• [Source text]:
··········

Typescript: Suggestion: Allow interfaces to "implement" (vs extend) other interfaces

It would probably be possible to write a custom tslint rule to check that an interface redeclares all inherited members.

Can you elaborate on the value checking the interface declaration gives you vs checking the actual use? in the example above, you would get an error in createDragAndDropHandler if the implementation did not conform to GestureHandler.

it would be useful to be able to document and enforce the relationship between two interfaces without inheriting members.

The value of having the choice to write interface Foo implements Bar for some interface declarations, rather than interface Foo extends Bar, is 1) in some cases it reads much better to declare all members of Foo, not just the ones absent in Bar, and 2) I may not want to automatically inherit members that are later added to Bar! It would be a compiler error if someone adds a member to Bar that isn't in Foo.

To give another example, consider the difference between:

interface Point3D extends Point {
  z: number;
}

and:

interface Point3D implements Point {
  x: number;
  y: number;
  z: number;
}

The value of the latter is 1) It's more readable (especially if Point is in another file or package), and 2) if someone adds a member to Point, it doesn't automatically get added to Point3D. Instead, it becomes a conformance error.

··········

Records of spatial reasoning questions
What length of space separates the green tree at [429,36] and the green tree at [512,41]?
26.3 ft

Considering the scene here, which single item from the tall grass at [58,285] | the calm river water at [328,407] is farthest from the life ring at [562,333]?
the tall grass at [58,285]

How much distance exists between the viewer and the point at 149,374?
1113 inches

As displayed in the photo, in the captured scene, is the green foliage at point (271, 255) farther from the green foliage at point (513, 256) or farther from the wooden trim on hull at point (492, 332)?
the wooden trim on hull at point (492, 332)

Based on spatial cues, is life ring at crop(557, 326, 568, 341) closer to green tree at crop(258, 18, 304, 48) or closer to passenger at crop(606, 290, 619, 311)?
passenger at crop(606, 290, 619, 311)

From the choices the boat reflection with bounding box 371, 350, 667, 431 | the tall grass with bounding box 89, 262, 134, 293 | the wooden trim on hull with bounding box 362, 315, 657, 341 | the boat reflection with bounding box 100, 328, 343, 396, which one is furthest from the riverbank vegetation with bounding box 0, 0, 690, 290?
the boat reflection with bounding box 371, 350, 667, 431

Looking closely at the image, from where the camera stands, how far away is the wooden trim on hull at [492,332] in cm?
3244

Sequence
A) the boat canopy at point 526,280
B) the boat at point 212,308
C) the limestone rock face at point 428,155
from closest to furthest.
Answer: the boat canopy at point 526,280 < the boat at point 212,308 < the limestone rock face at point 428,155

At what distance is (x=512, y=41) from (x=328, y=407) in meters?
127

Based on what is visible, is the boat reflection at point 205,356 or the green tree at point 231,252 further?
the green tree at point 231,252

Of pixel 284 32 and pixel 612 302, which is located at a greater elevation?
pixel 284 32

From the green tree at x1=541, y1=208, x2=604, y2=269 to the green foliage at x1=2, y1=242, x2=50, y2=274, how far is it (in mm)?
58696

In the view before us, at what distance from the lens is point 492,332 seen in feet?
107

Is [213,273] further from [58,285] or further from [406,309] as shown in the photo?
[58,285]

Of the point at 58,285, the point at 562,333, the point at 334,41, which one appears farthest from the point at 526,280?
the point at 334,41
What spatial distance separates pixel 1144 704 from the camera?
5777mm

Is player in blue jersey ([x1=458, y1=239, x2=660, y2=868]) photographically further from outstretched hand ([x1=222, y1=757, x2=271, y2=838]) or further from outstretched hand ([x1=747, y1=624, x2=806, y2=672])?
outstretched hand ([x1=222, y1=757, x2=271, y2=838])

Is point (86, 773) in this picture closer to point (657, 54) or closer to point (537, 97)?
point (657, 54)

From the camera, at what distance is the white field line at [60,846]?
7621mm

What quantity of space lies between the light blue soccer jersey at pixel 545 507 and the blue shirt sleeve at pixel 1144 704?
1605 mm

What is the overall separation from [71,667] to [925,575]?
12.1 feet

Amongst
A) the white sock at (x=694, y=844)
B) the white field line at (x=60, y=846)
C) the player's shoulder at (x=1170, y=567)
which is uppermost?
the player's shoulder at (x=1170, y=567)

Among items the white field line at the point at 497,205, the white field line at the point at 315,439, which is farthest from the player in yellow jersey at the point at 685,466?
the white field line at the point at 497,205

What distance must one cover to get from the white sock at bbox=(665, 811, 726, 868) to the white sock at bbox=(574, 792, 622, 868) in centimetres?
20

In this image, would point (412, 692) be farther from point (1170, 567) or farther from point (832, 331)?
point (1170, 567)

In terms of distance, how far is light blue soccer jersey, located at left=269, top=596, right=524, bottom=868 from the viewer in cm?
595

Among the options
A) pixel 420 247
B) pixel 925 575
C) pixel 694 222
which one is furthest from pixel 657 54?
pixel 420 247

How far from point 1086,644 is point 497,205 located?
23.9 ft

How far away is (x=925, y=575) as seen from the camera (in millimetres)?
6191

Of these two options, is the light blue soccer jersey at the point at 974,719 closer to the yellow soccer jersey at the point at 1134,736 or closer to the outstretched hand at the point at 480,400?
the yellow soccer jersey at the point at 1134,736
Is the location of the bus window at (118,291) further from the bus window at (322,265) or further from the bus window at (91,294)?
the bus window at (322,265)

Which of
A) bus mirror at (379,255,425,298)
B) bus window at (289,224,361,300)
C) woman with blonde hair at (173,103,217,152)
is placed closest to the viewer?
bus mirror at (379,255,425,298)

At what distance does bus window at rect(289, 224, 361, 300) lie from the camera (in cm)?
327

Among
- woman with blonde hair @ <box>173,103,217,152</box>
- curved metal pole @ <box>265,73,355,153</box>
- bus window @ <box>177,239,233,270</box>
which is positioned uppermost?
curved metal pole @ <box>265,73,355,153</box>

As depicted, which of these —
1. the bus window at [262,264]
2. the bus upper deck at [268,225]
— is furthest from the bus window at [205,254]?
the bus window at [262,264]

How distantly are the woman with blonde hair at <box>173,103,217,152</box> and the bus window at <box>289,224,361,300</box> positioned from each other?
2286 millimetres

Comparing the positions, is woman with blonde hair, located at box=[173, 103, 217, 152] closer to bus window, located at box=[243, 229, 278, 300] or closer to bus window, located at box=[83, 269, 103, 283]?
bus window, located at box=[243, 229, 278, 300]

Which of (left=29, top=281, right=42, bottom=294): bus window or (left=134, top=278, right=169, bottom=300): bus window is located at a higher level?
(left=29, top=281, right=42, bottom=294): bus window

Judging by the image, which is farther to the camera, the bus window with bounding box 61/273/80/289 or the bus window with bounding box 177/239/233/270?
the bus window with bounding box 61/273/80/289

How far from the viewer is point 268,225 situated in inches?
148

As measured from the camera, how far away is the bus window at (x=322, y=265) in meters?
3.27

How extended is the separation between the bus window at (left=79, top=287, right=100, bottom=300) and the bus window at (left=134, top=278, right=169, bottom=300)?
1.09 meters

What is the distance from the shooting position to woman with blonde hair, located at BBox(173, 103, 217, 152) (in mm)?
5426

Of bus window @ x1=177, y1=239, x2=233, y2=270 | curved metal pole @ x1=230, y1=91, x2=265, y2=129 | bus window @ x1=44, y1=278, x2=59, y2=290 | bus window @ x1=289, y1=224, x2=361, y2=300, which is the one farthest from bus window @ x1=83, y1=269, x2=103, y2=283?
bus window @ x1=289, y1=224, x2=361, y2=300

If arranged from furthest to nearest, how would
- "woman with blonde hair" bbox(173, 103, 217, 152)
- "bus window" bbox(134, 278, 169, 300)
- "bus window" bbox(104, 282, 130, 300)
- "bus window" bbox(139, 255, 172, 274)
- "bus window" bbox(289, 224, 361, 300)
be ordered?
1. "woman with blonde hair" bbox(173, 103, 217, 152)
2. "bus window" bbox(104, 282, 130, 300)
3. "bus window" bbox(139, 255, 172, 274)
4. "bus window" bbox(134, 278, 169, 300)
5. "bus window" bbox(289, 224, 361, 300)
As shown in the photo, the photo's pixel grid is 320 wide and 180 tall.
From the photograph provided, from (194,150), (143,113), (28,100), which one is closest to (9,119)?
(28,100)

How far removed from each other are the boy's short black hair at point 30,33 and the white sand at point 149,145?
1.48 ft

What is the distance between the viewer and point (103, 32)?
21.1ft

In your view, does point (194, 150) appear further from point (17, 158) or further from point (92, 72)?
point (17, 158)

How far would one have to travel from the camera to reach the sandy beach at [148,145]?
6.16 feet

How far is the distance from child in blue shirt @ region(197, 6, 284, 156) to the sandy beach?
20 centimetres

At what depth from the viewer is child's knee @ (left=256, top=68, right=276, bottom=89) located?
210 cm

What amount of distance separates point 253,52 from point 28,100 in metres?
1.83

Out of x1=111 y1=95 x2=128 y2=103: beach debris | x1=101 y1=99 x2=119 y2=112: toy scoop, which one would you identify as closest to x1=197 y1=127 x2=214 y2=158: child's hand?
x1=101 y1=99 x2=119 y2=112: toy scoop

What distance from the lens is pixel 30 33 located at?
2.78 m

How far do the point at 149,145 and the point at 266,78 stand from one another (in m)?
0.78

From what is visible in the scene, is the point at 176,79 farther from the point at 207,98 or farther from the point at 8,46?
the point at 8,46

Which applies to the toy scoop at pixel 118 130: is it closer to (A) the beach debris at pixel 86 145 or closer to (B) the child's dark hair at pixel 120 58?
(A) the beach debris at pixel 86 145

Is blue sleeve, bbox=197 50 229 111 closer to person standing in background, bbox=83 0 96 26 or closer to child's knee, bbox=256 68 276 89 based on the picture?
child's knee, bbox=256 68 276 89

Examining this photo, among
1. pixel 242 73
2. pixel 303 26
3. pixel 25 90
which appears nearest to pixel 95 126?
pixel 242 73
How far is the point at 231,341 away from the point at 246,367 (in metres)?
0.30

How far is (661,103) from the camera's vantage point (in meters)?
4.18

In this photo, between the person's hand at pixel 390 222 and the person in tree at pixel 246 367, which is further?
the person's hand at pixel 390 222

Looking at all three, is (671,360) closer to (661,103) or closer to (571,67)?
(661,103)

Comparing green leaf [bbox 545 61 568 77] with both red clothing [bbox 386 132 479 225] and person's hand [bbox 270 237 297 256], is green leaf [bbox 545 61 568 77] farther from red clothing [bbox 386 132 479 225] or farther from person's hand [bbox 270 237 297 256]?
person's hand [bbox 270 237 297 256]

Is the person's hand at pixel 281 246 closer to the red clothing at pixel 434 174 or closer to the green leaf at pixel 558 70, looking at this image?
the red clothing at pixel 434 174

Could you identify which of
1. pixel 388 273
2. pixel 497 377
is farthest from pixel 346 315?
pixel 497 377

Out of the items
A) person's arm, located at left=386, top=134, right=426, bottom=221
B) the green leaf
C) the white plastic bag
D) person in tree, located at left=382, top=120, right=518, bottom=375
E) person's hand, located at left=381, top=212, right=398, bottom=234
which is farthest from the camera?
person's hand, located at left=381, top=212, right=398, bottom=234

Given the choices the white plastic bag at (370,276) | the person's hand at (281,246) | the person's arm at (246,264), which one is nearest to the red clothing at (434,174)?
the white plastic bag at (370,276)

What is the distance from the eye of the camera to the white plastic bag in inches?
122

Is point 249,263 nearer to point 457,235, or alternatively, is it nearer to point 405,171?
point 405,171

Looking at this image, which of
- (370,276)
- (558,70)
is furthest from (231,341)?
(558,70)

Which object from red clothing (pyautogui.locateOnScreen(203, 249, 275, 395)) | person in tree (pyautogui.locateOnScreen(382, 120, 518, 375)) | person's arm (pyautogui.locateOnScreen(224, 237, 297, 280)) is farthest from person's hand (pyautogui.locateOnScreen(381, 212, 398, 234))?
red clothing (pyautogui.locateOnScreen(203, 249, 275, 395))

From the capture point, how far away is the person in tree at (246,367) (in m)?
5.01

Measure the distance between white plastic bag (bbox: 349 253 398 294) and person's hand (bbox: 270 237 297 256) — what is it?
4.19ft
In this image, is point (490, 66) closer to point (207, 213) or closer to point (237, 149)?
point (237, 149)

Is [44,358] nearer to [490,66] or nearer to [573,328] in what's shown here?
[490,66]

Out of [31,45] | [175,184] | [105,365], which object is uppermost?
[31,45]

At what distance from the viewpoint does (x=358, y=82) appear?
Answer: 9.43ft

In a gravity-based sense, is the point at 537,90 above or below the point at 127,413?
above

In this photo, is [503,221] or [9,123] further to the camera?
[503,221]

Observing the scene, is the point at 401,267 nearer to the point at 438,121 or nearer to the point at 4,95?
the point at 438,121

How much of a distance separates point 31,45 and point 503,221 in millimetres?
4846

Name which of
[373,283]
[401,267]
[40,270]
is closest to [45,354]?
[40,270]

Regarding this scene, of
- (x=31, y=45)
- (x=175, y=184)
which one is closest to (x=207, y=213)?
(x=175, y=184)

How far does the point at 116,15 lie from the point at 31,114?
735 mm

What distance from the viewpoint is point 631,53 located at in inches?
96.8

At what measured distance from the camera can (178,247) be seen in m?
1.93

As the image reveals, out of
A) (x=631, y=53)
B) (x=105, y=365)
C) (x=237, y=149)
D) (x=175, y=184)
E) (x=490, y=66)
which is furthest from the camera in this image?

··········

• [Your task]:
Copy the passage of the TypeScript suggestion between "interface Point3D implements" and "a conformance error.", inclusive, replacing "Point3D" with "Vector3D" throughout.

• [Solution to the problem]:
interface Vector3D implements Point {
  x: number;
  y: number;
  z: number;
}

The value of the latter is 1) It's more readable (especially if Point is in another file or package), and 2) if someone adds a member to Point, it doesn't automatically get added to Vector3D. Instead, it becomes a conformance error.